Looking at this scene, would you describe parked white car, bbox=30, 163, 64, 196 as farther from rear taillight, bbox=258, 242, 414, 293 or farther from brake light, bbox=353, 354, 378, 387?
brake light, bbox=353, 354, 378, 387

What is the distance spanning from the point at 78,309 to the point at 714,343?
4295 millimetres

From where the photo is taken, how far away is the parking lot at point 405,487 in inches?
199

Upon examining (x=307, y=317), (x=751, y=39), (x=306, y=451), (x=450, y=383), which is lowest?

* * *

WRITTEN PROBLEM: Set down, word for word, every line from the line that holds "What is the" to the end of the entries above, including both ends.

RESPONSE BELOW:
What is the distance spanning from the point at 78,309 to the point at 714,343?
4295 millimetres

From where the photo is taken, how far away is the parking lot at point 405,487 in inches?
199

Upon examining (x=307, y=317), (x=751, y=39), (x=306, y=451), (x=450, y=383), which is lowest?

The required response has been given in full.